U.N. diplomats said that Russia, anticipating military action against Syria soon, might call an emergency meeting of the 15-nation council over the weekend to urge countries to wait for the U.N. investigation results before making any decisions.
"Russia wants to use the Security Council and the time it takes to produce a report on the U.N. investigation to slow down the momentum toward action," a Western diplomat told Reuters on condition of anonymity.
U.N. officials say the world body's findings will be important because they will be widely seen as irrefutable, in contrast to doubts that arise with intelligence in light of the erroneous information on Iraq's weapons of mass destruction programs that was used to justify the 2003 invasion.
Asked about rumors that all the U.N. investigators had left Syria already, Nesirky said the experts were still there and would be departing on Saturday, although translators and some support staff had already left.

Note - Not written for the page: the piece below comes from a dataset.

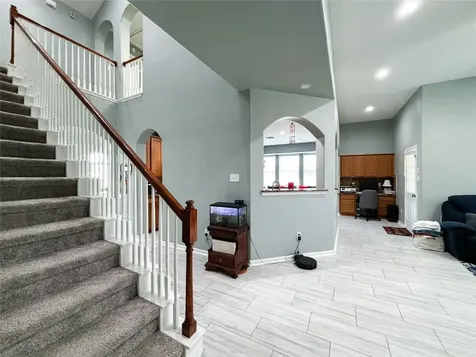 7915 Corrian Park Circle Houston TX 77040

Earlier this week, Syria's U.N. envoy asked the United Nations to order chemical experts in Damascus to investigate three rebel attacks in which he said Syrian troops "inhaled poisonous gas."
Nesirky said the team began an inquiry into those allegations on Friday.
"Today the mission visited a government military hospital in Damascus as part of its evaluation of information provided by Syria on that," he said, adding that the experts would continue searching for evidence when they return to Syria.
The United States dismissed the appeal by Syria's U.N. envoy, saying it had stonewalled the U.N. experts for months.
The United Nations has received at least 14 reports of possible chemical weapons use in Syria. After months of diplomatic wrangling, the U.N. experts, led by Swedish scientist Ake Sellstrom, arrived in Syria on August 18 with a 14-day mandate to visit the country.
The U.N. team was initially going to look into three incidents, but its priority became last week's attack.